SUPPLIED INFORMATION:
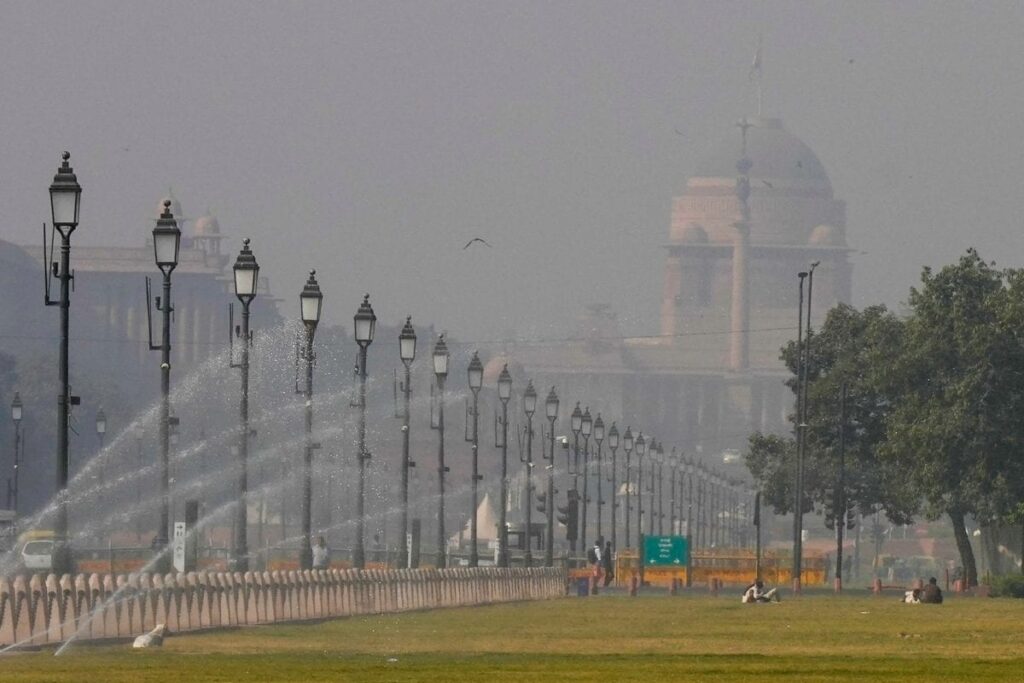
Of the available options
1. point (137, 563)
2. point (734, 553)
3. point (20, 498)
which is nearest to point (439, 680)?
point (137, 563)

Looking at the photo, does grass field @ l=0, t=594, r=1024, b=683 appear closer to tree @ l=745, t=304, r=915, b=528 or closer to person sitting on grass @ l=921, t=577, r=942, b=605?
person sitting on grass @ l=921, t=577, r=942, b=605

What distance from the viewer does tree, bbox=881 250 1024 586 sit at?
8150 centimetres

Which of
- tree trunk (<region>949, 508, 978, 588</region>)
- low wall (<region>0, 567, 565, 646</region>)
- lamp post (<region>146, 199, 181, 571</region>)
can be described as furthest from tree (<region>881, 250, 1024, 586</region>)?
lamp post (<region>146, 199, 181, 571</region>)

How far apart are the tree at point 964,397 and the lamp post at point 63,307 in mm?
47732

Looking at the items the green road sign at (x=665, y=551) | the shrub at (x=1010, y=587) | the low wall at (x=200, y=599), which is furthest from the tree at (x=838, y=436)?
the low wall at (x=200, y=599)

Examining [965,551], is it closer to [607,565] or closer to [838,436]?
[607,565]

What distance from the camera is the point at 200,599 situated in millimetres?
39812

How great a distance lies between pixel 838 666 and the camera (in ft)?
94.8

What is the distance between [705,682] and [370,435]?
15301 cm

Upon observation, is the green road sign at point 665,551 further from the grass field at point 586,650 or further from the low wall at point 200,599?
the grass field at point 586,650

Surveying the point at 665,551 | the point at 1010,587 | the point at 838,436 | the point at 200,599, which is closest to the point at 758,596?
the point at 1010,587

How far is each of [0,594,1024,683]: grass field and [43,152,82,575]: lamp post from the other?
176 centimetres

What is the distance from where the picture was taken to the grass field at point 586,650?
27078 mm

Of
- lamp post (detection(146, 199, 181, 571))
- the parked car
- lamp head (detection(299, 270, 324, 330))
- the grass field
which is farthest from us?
the parked car
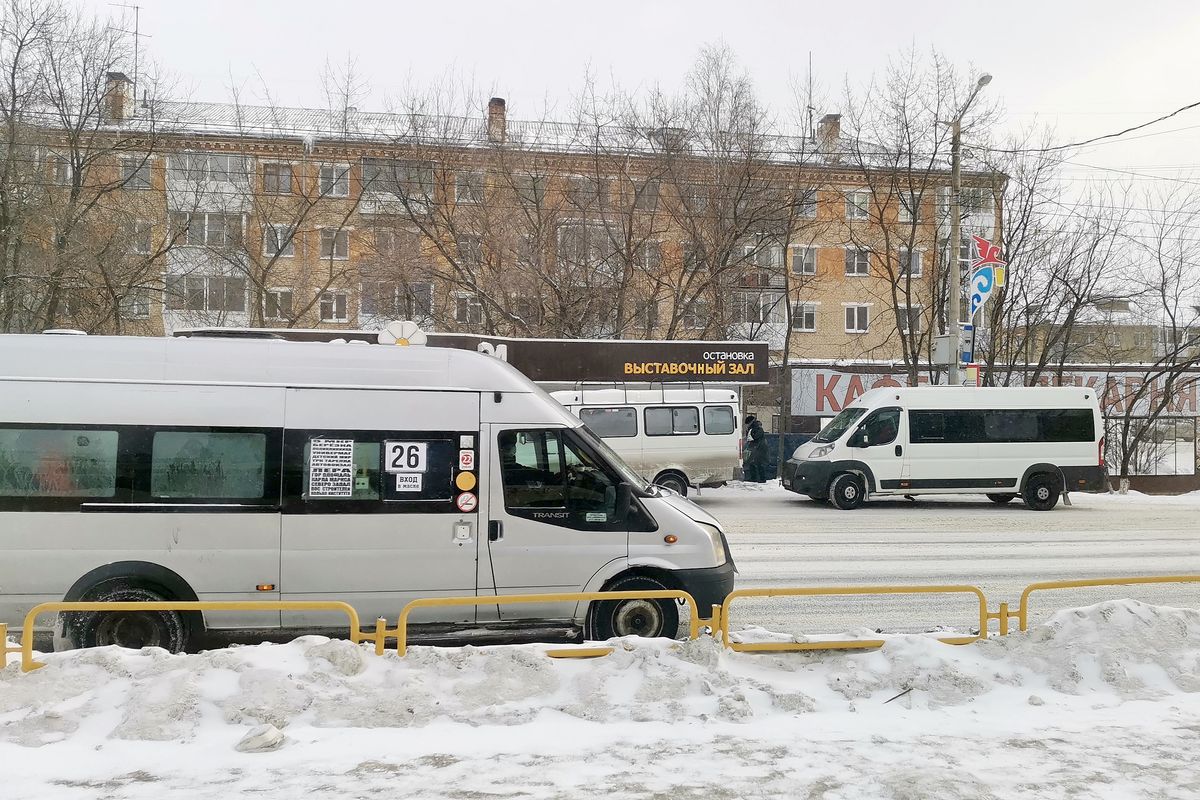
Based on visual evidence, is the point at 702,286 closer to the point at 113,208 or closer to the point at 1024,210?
the point at 1024,210

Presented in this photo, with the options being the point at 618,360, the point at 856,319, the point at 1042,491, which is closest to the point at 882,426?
the point at 1042,491

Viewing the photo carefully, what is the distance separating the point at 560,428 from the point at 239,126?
28827 mm

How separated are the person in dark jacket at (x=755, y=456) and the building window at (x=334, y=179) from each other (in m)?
16.7

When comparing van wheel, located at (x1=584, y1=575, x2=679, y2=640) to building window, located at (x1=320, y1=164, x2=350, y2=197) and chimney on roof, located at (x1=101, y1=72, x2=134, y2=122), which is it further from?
building window, located at (x1=320, y1=164, x2=350, y2=197)

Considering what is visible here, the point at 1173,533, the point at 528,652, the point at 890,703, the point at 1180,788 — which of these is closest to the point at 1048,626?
the point at 890,703

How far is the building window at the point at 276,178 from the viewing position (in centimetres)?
3278

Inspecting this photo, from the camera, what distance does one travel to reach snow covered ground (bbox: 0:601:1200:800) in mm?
4285

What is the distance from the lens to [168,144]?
28.5m

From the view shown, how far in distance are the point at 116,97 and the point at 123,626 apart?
23.2 m

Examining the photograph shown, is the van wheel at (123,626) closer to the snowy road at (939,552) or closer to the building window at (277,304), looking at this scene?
the snowy road at (939,552)

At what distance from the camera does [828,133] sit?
29188 mm

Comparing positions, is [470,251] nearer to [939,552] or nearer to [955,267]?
[955,267]

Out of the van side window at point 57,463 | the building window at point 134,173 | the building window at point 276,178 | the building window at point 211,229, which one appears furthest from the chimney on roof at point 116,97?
the van side window at point 57,463

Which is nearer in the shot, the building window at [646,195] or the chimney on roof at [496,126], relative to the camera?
the building window at [646,195]
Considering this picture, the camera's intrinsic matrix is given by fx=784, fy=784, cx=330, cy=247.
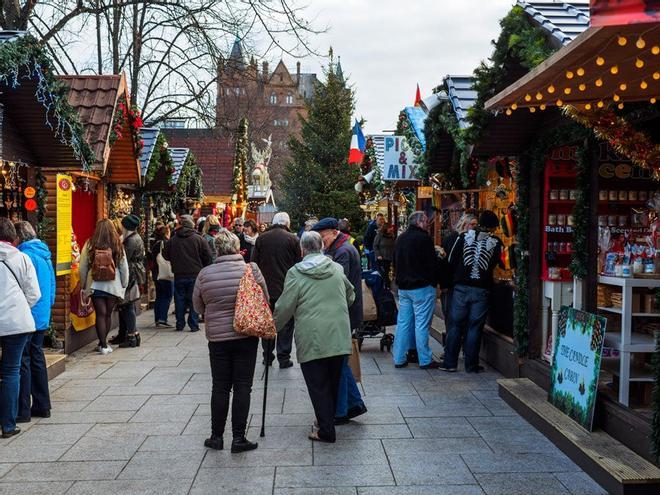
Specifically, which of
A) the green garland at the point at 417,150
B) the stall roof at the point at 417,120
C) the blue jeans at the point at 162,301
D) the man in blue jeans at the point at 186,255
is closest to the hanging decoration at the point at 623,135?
the green garland at the point at 417,150

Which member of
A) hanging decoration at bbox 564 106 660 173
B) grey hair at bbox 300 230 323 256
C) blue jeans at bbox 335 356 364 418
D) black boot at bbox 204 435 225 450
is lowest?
black boot at bbox 204 435 225 450

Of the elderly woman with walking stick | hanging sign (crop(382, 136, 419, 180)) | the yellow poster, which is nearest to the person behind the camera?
the elderly woman with walking stick

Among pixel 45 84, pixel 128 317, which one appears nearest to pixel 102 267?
pixel 128 317

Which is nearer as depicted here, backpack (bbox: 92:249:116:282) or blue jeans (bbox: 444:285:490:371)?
blue jeans (bbox: 444:285:490:371)

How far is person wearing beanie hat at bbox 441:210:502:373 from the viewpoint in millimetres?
9383

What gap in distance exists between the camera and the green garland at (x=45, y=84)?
7578 millimetres

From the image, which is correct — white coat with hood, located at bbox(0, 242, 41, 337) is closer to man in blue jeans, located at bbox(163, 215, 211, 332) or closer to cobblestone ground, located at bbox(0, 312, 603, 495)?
cobblestone ground, located at bbox(0, 312, 603, 495)

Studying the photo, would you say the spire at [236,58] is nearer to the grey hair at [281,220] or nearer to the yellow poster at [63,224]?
the yellow poster at [63,224]

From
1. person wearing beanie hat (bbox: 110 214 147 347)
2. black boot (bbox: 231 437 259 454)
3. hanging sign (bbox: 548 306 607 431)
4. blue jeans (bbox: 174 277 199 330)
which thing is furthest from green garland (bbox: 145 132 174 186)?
hanging sign (bbox: 548 306 607 431)

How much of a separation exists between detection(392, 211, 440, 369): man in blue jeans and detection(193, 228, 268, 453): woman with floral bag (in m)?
3.71

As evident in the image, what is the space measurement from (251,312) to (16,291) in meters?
2.05

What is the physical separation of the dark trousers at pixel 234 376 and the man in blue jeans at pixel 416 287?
3.80 metres

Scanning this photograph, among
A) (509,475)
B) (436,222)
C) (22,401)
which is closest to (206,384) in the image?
(22,401)

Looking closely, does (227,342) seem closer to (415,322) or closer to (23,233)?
(23,233)
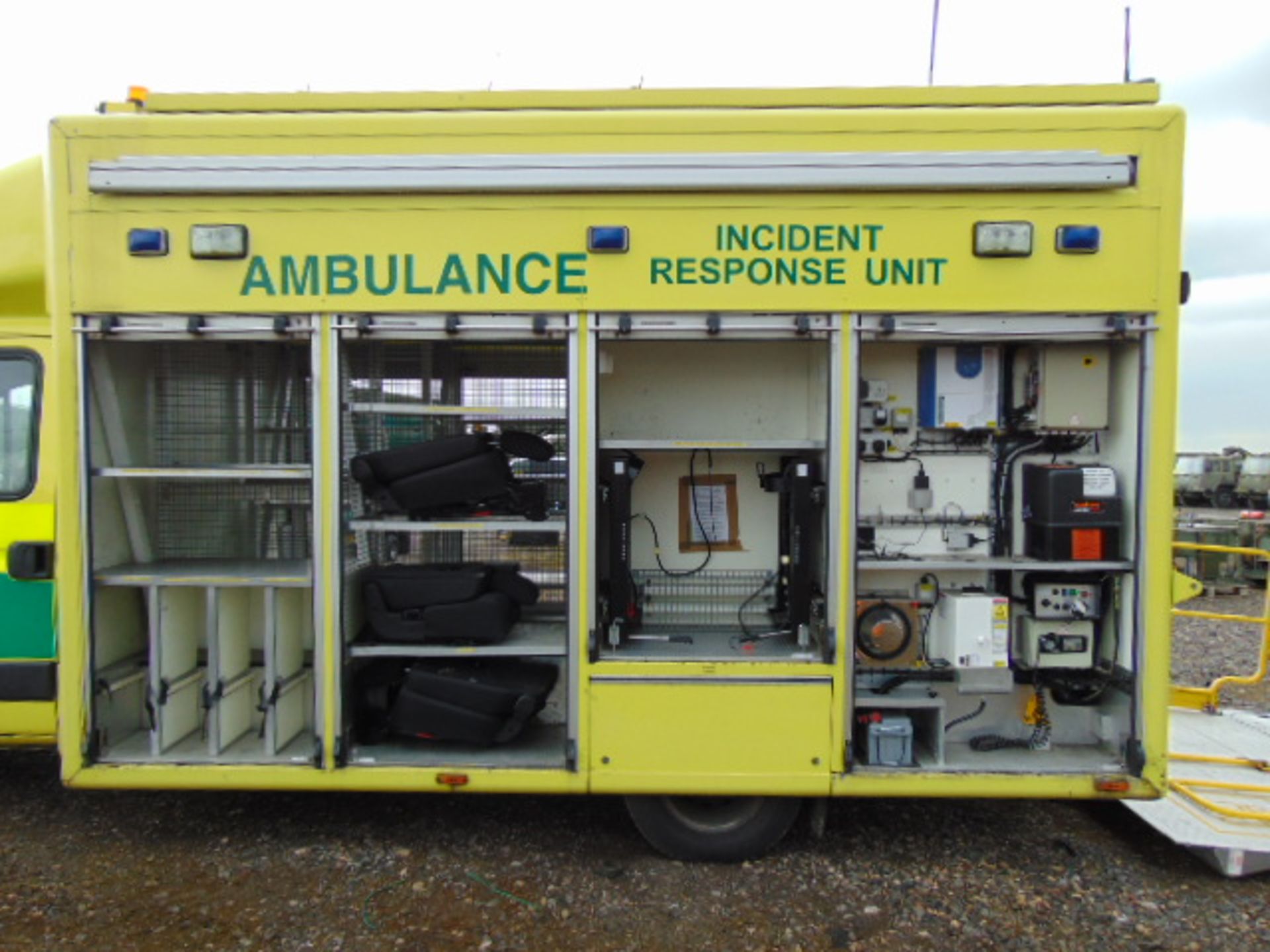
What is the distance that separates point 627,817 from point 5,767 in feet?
11.5

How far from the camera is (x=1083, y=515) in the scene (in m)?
3.27

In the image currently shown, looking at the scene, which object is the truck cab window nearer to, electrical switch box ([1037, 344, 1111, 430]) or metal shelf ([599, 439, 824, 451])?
metal shelf ([599, 439, 824, 451])

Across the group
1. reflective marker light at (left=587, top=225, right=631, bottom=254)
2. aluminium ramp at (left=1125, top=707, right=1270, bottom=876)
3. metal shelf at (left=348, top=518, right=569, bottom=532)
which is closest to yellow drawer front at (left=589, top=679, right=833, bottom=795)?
metal shelf at (left=348, top=518, right=569, bottom=532)

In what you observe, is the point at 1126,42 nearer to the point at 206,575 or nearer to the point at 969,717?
the point at 969,717

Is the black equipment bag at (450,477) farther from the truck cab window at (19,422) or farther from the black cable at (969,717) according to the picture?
the black cable at (969,717)

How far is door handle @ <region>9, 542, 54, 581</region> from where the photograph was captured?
11.2 feet

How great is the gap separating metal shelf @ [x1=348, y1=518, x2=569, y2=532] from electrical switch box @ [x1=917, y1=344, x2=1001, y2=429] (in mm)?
1762

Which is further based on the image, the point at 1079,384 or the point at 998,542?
the point at 998,542

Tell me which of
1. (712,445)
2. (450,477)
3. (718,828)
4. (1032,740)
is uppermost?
(712,445)

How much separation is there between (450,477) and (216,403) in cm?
138

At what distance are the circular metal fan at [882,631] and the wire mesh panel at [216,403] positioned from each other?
2.67m

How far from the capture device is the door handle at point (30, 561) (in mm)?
3400

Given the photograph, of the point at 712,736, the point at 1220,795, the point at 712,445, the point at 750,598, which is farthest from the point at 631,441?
the point at 1220,795

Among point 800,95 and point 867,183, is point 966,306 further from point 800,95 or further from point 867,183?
point 800,95
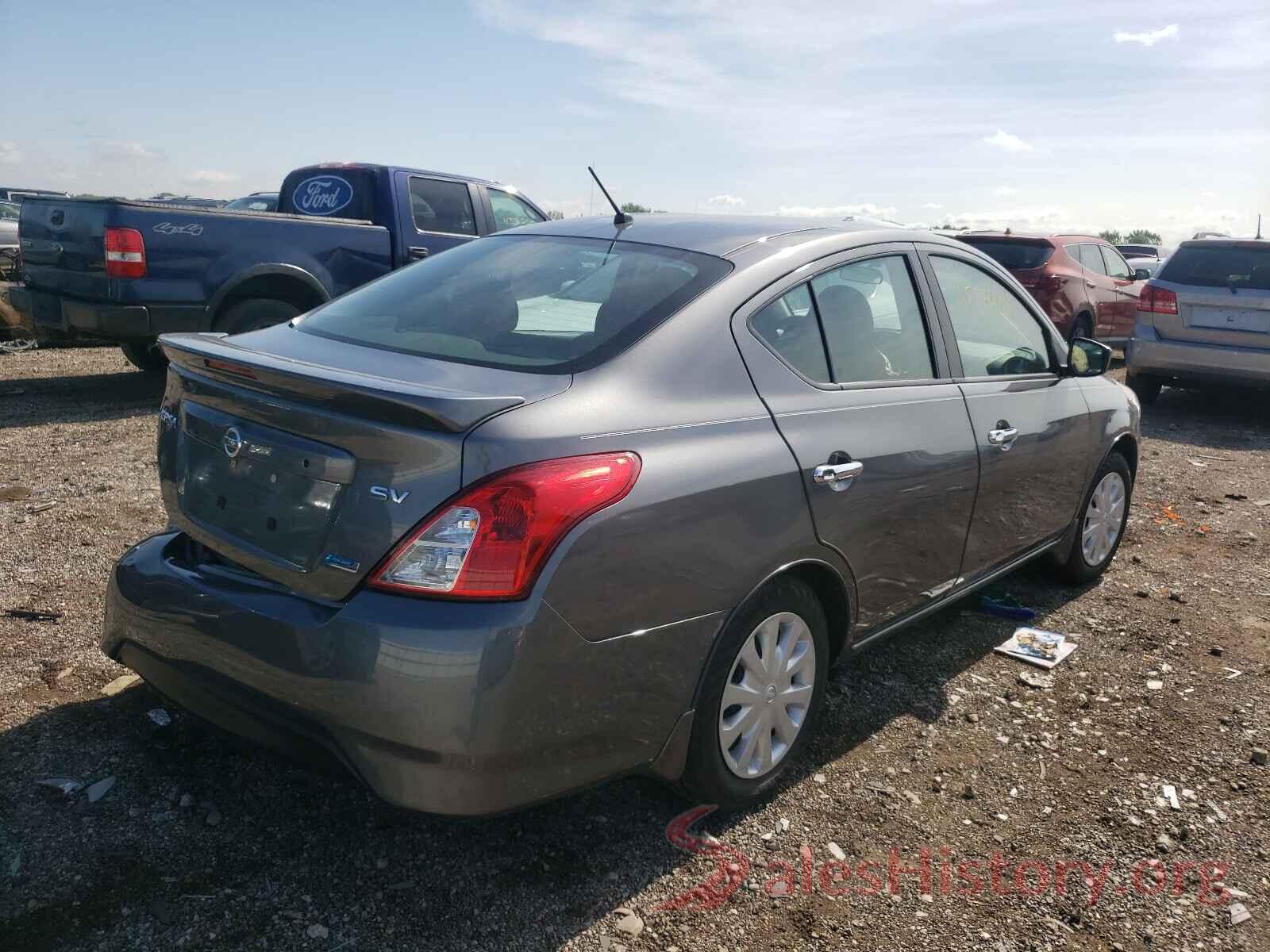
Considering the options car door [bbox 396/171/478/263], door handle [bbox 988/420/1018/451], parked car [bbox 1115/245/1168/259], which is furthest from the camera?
parked car [bbox 1115/245/1168/259]

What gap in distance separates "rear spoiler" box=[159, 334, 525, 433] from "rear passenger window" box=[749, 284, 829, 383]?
92 centimetres

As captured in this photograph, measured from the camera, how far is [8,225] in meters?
19.0

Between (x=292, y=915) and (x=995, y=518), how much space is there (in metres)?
2.73

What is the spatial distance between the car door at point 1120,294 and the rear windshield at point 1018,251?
1.61 m

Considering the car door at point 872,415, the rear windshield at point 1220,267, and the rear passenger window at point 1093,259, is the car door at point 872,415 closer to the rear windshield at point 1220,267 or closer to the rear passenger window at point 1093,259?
the rear windshield at point 1220,267

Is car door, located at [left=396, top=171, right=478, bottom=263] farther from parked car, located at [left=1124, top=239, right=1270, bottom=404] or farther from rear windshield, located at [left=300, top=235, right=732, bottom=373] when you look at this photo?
parked car, located at [left=1124, top=239, right=1270, bottom=404]

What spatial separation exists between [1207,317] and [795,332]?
26.3ft

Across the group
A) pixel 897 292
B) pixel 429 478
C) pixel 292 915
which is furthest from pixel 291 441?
pixel 897 292

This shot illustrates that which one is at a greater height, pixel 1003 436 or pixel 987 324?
pixel 987 324

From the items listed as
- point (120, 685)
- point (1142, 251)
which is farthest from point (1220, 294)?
point (1142, 251)

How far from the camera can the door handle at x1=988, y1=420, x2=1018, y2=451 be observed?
3.66 meters

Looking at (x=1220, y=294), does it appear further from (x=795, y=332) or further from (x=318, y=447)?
(x=318, y=447)

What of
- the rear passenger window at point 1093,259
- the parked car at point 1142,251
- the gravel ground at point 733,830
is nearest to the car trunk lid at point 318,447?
the gravel ground at point 733,830

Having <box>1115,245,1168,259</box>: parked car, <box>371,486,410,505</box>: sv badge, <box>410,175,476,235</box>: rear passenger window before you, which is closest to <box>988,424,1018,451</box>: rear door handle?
<box>371,486,410,505</box>: sv badge
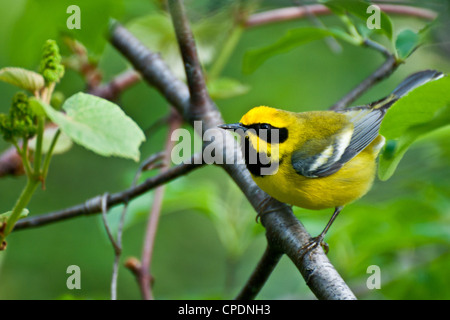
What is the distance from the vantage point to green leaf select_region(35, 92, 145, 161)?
1.03 metres

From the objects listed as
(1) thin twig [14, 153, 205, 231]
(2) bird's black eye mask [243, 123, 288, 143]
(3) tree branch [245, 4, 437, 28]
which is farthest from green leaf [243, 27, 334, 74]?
(3) tree branch [245, 4, 437, 28]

EXERCISE PROMPT: Transcribe the stretch of the material from the line containing "At what distance from" through the line containing "7578 millimetres", both included, word for word and omitting the pictures.

FULL ANSWER:
At what distance from the camera does [828,133] sit?
29188 mm

Comparing positions, is [470,251] nearer to [939,552] or nearer to [955,267]?
[955,267]

Out of the van side window at point 57,463 | the building window at point 134,173 | the building window at point 276,178 | the building window at point 211,229, which one appears furthest from the chimney on roof at point 116,97?
the van side window at point 57,463

Which is nearer in the shot, the building window at [646,195] or the chimney on roof at [496,126], relative to the camera?
the building window at [646,195]
Considering this picture, the camera's intrinsic matrix is given by fx=784, fy=784, cx=330, cy=247.
Specifically, which of
A) the green garland at the point at 417,150
B) the stall roof at the point at 417,120
C) the blue jeans at the point at 162,301
D) the man in blue jeans at the point at 186,255
is closest to the hanging decoration at the point at 623,135?
the green garland at the point at 417,150

Which member of
A) hanging decoration at bbox 564 106 660 173
B) grey hair at bbox 300 230 323 256
C) blue jeans at bbox 335 356 364 418
D) black boot at bbox 204 435 225 450
is lowest?
black boot at bbox 204 435 225 450

Of the elderly woman with walking stick | hanging sign (crop(382, 136, 419, 180)) | the yellow poster, which is nearest to the person behind the camera?
the elderly woman with walking stick

Among pixel 45 84, pixel 128 317, which one appears nearest to pixel 102 267?
pixel 128 317

Which is nearer as depicted here, backpack (bbox: 92:249:116:282) or blue jeans (bbox: 444:285:490:371)?
blue jeans (bbox: 444:285:490:371)

How far is person wearing beanie hat at bbox 441:210:502:373 from the viewpoint in millimetres?
9383

What gap in distance exists between the camera and the green garland at (x=45, y=84)?
7578 millimetres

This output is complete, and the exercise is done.